(Stored data entries)
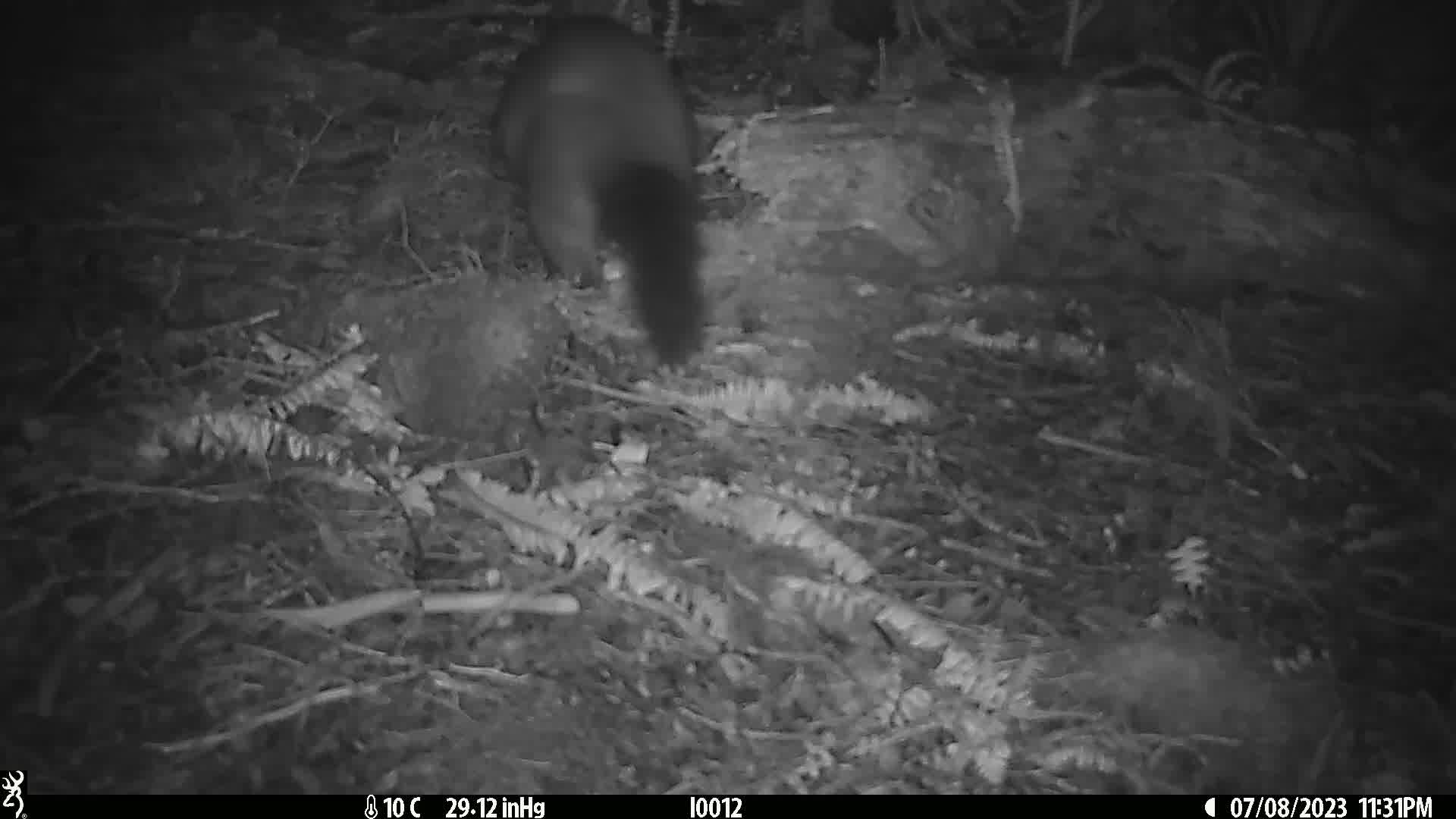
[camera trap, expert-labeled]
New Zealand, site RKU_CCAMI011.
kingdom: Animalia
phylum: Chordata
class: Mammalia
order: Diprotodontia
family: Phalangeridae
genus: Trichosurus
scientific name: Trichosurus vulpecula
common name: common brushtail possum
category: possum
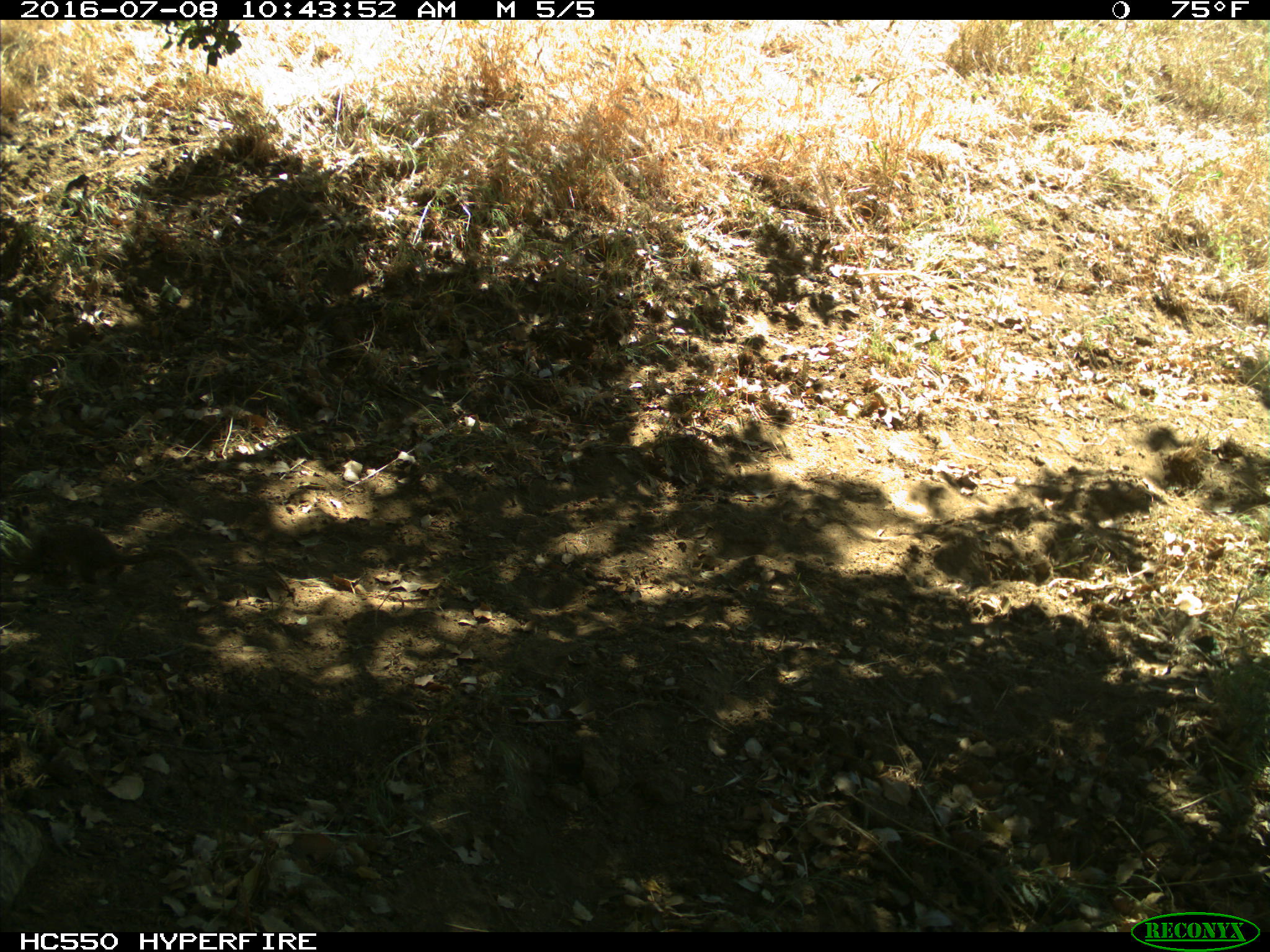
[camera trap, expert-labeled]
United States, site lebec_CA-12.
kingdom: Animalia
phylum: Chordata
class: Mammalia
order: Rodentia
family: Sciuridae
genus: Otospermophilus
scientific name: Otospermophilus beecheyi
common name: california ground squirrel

| HOW TO COMPLETE THIS TASK |
Without including any pictures, print each record exactly.

| REPLY |
[camera trap, expert-labeled]
New Zealand, site RKU_CCAMI011.
kingdom: Animalia
phylum: Chordata
class: Mammalia
order: Diprotodontia
family: Phalangeridae
genus: Trichosurus
scientific name: Trichosurus vulpecula
common name: common brushtail possum
category: possum
[camera trap, expert-labeled]
United States, site lebec_CA-12.
kingdom: Animalia
phylum: Chordata
class: Mammalia
order: Rodentia
family: Sciuridae
genus: Otospermophilus
scientific name: Otospermophilus beecheyi
common name: california ground squirrel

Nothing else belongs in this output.